#### Required work:
A: According to the microsatellite typing text, what is the estimated sensitivity of the 15-MS multiplex assay?
B: Update the stretch of the microsatellite typing text from "Strain P is" through "USA, United States.", replacing "United States" with "United States of America".

#### Selected extract:
-- Opening Marker --

Strain P is also known as strain PT; strain PTG is a clone of the ME49 strain; strain CTG is also known as strain CEP or C; strains GUY-KOE, GUY-MAT, and GUY-DOS are also known as strains GUY-2002-KOE, GUY-2002-MAT, and GUY-2001-DOS, respectively; strain P89 is also known as strain TgPgUs15; strain COUGAR is also known as strain TgCgCa1 or COUG.
Fr. Guiana, French Guiana; H, human; UK, United Kingdom; USA, United States.
The association of the 15 MS markers with different mutability patterns enabled two different levels of genetic resolution for differentiating T. gondii strains at the typing level (types I, II, and III versus atypical strains) and at the fingerprinting level (closely related isolates within a clonal lineage). Multilocus sequence-based typing is the best tool for estimating the true rate of DNA polymorphism in phylogenetic studies, but the increased cost and investment of time makes that method unsuitable for genetic screening of a large number of isolates. PCR-RFLP markers are preferred tools for the latter purpose, but their low resolution level makes them inadequate for distinguishing genetically closely related strains. The 15-MS multiplex assay is therefore the best available tool to reveal whether two isolates are genetically identical or different, i.e., to identify a common source of infection in an outbreak, a laboratory contamination, and mixed infections. The limitations of this assay are the requirement for the availability of an automated sequencer and the sensitivity of the method, which has been estimated by testing serial dilutions of RH strain tachyzoites to be between 50 to 100 T. gondii genome equivalents per 5 μl of DNA sample. Testing this method on samples with lower DNA concentrations is not recommended because of incomplete amplification of markers or difficulties in interpreting the results due to overlaps of microsatellite peaks with nonspecific PCR products. Compared with other genotyping methods, the sensitivity appears similar to that reported with intron sequencing. PCR-RFLP analysis can detect as few as 10 T. gondii genome equivalents per PCR, but such a threshold of detection is reached only by nested PCR assays (16). We did not develop a nested PCR assay for improving the sensitivity of our 15-MS multiplex assay since, in our experience, double-round PCR amplification using this method represents too high a risk of PCR contamination and often leads to misleading results.

-- Closing Marker --

#### Raw data:
-- Opening Marker --

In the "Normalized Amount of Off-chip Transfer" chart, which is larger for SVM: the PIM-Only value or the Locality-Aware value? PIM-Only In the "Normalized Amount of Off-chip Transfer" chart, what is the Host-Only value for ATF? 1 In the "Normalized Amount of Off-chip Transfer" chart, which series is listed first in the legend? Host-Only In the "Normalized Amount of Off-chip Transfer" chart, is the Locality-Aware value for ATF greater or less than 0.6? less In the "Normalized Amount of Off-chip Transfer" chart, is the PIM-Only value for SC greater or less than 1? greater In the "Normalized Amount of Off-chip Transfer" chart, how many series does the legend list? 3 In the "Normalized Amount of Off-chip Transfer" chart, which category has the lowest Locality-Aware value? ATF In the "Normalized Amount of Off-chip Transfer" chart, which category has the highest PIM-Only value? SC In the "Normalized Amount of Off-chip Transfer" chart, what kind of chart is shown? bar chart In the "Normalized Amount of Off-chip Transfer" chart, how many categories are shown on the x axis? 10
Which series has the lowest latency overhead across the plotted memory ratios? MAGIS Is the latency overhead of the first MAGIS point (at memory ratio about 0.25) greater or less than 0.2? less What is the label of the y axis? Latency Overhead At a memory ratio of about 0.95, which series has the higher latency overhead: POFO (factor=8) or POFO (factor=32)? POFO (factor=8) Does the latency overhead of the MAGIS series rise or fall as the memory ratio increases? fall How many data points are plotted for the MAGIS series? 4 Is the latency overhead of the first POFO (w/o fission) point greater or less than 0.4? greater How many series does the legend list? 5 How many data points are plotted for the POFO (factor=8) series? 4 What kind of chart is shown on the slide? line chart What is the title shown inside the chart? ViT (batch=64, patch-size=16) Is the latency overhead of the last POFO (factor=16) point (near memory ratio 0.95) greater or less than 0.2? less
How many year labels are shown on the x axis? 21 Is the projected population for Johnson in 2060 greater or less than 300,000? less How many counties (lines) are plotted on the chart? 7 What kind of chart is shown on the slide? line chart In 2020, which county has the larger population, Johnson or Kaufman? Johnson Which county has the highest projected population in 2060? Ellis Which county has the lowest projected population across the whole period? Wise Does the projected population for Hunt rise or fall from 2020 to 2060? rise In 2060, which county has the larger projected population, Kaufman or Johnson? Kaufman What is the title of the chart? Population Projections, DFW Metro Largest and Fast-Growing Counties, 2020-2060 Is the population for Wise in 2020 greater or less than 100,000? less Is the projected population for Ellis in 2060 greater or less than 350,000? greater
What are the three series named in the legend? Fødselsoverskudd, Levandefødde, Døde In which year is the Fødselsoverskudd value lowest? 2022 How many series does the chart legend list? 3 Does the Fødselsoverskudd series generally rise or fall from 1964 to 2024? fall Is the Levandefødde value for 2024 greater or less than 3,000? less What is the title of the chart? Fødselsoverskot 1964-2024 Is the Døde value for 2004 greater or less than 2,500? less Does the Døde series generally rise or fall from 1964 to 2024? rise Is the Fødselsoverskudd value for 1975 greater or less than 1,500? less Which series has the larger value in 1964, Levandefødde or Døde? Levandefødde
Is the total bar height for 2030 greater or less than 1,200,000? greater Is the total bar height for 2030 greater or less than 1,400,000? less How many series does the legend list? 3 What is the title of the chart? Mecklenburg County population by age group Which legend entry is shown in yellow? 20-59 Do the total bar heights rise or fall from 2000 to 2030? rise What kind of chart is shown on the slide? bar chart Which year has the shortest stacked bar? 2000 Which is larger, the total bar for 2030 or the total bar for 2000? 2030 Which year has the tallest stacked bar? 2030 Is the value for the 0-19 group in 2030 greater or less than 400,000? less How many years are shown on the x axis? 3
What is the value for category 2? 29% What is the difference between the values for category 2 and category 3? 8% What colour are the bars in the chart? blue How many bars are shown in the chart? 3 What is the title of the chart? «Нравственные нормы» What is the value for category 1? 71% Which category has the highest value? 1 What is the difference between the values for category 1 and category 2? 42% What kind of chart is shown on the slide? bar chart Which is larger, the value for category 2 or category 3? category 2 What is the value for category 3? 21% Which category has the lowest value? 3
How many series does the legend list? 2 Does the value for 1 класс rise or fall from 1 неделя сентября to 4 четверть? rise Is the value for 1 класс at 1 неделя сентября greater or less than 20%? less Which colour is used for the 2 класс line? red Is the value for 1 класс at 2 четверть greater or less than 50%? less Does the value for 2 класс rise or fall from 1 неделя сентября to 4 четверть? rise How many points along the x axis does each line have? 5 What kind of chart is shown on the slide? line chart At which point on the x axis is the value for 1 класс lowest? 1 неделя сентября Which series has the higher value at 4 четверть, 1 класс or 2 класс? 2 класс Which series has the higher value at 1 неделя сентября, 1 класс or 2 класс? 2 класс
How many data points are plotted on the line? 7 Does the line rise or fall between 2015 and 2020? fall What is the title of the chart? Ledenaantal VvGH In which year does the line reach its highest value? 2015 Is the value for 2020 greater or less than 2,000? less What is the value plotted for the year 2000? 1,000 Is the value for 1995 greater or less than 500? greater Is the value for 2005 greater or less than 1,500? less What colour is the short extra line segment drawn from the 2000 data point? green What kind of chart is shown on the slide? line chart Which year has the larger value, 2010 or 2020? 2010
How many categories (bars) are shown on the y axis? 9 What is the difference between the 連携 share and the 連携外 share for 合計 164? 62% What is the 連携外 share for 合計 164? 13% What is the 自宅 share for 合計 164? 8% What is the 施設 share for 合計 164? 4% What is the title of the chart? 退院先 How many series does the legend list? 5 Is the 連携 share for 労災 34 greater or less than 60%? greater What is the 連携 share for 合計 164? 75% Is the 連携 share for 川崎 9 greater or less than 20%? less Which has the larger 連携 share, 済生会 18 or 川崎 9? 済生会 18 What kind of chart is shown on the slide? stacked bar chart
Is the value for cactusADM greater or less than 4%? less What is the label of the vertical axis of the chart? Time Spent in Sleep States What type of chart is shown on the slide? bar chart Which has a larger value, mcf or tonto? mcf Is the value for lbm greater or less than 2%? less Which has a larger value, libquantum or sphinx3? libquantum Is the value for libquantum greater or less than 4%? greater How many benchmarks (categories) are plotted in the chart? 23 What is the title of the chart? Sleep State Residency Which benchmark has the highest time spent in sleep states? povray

-- Closing Marker --

#### Answers to the tasks:
A: Between 50 and 100 T. gondii genome equivalents per 5 μl of DNA sample.

B:
Strain P is also known as strain PT; strain PTG is a clone of the ME49 strain; strain CTG is also known as strain CEP or C; strains GUY-KOE, GUY-MAT, and GUY-DOS are also known as strains GUY-2002-KOE, GUY-2002-MAT, and GUY-2001-DOS, respectively; strain P89 is also known as strain TgPgUs15; strain COUGAR is also known as strain TgCgCa1 or COUG.
Fr. Guiana, French Guiana; H, human; UK, United Kingdom; USA, United States of America.